Illustrazione di Stefania Brandini


Il cielo, livido per le percosse di invisibili giganti, sanguinava un’acquerugiola fine.
C’era un’atmosfera d’immota attesa nella campagna desolata.
Guardai il mio orologio da polso: le quattro meno un quarto del pomeriggio.
Si sapeva tutti che di lì a poco sarebbe successo qualcosa, eppure si aveva l’impressione che la Natura stesse ritrattando, indecisa, come chi si propone di intervenire a un discorso ma poi desiste, rimanendo a bocca aperta senza emettere alcun suono.
La notizia era stata divulgata dal telegiornale della sera prima: quest’oggi alle cinque sarebbe finito il mondo.

Io non avevo ancora deciso se crederci o meno e poi, comunque, se la Terra si fosse disintegrata proprio alle diciassette in punto, che altro si poteva fare se non tirare avanti fino a quel momento?
L’Espresso iniziò a rallentare innalzando un lamento lugubre di mastodonte ferito a morte.
Raccolsi la mia roba – l’impermeabile, il cappello e una ventiquattrore – dal sedile affianco al mio e uscii dallo scomparto accendendomi distrattamente una sigaretta.
La carrozza era vuota fatta eccezione per una coppia di anziani coniugi che si trascinavano appresso un paio di borsoni blu deformati dal loro stesso contenuto.
La donna mi sorrise. Non so perché.

Gettai nuovamente lo sguardo all’orologio mentre scendevo dal predellino: le quattro e cinque minuti.
Scrollai la testa, quel treno era puntualmente in ritardo.
M’incamminai verso casa, avevo una gran voglia di rivedere mia moglie e i miei due figli, Christian e Davide, di sette e undici anni.

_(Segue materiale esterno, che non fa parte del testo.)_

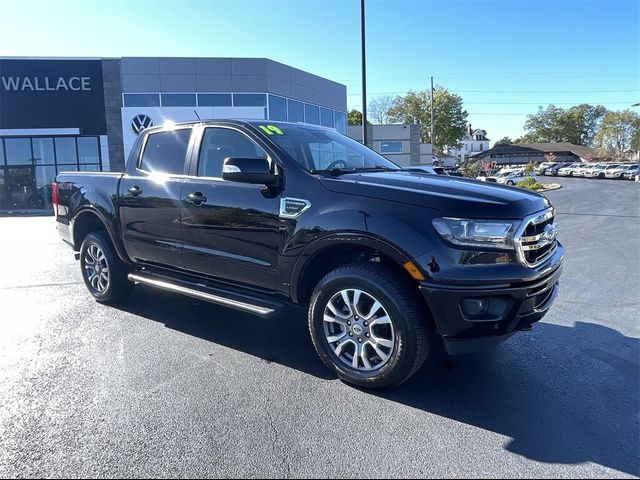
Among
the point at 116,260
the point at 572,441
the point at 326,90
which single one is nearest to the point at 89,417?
the point at 116,260

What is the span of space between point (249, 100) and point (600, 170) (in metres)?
42.9

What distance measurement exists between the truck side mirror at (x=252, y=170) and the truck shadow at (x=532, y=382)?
1457mm

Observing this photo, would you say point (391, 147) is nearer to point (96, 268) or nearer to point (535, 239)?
point (96, 268)

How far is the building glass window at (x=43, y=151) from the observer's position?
26562mm

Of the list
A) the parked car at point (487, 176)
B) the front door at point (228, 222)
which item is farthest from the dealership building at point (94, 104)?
the front door at point (228, 222)

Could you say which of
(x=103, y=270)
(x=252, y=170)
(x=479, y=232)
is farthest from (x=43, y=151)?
(x=479, y=232)

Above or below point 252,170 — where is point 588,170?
above

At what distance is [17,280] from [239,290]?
4510mm

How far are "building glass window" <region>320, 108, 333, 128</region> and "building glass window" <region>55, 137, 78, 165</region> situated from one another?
1508cm

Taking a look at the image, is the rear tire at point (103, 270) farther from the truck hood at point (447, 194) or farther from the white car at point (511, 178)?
the white car at point (511, 178)

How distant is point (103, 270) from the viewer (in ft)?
17.7

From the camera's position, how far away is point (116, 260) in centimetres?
523

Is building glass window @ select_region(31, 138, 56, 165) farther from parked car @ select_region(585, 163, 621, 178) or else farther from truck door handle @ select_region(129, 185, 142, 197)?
parked car @ select_region(585, 163, 621, 178)

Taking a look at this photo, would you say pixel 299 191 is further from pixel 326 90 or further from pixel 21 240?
pixel 326 90
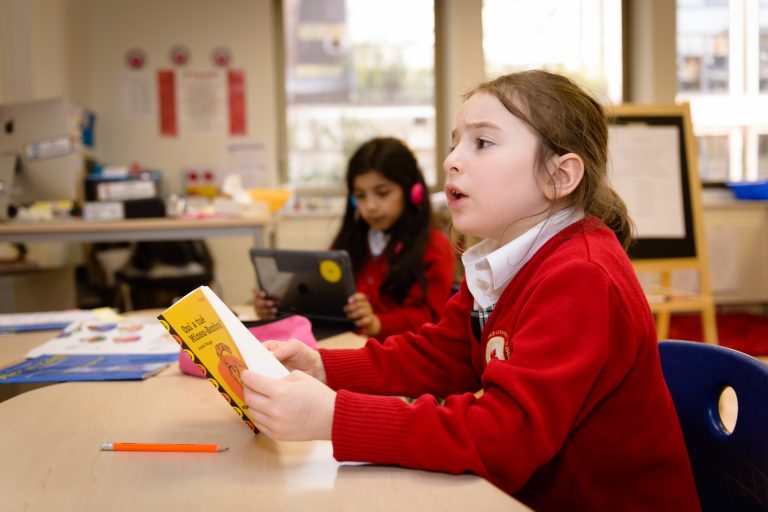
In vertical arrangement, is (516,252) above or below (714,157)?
below

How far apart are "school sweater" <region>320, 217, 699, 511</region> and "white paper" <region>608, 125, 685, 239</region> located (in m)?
2.15

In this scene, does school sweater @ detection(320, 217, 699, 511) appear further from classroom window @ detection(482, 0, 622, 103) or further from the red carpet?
classroom window @ detection(482, 0, 622, 103)

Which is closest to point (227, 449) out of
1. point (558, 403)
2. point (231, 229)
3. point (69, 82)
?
point (558, 403)

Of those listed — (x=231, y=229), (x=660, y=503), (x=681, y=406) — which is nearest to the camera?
(x=660, y=503)

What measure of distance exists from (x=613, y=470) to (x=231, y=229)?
6.83ft

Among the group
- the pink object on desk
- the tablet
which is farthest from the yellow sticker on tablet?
the pink object on desk

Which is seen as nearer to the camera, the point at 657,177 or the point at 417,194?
the point at 417,194

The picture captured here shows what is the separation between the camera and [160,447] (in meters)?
0.69

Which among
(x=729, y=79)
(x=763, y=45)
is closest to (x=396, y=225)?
(x=729, y=79)

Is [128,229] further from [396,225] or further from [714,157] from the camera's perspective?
[714,157]

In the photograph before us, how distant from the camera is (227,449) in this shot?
0.70 m

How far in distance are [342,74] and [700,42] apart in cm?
241

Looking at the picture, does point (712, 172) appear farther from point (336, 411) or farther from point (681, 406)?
point (336, 411)

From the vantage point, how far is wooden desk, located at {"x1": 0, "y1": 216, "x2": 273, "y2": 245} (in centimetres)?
254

Di autobus, naturalmente, nemmeno l’ombra.
Un sentito ringraziamento alle solitamente tanto bistrattate Ferrovie che almeno avevano garantito alcuni treni a lunga percorrenza (sebbene ciò si dovesse più che altro alla solitaria ostinazione di qualche macchinista).
Spensi ciò che restava della mia sigaretta in uno di quei posacenere da esterno che l’amministrazione comunale aveva sparso per il concentrico in cerca di consensi.
La città pareva semi-deserta salvo il passaggio occasionale di qualche auto stracarica di persone e oggetti.
Chissà dove credevano di potersene scappare.
Molta gente si era barricata in casa, ma dei disordini e degli atti vandalici della notte precedente rimanevano ormai solo vetri rotti, parchimetri divelti e carcasse d’auto incendiate.
Evidentemente l’annuncio diffuso dal tg aveva fatto presa su molti.

Sembrava che la città fosse già morta, fottendosene alla grande del tempo che le era stato ancora concesso.
Un ultimo, rabbioso smacco inflitto alla bomba a orologeria che ticchettava e ticchettava e che avrebbe smesso solo alle cinque di oggi.
E se, invece, si erano inventati tutto, che so, tipo per testare la nostra reazione?
Anche perché, siamo sinceri: come si può prevedere l’ora esatta dell’Apocalisse?

Non ci era stato detto nulla sul modo in cui ci saremmo estinti e ciò aveva prodotto dei godibili dibattiti televisivi a cui avevo dato una fuggevole occhiata mentre ero al lavoro. C’era chi metteva in ballo i quattro elementi, chi la religione (qualunque essa fosse), chi il nucleare, chi le comete, chi tutti questi assieme… sia come sia, per me tutte balle.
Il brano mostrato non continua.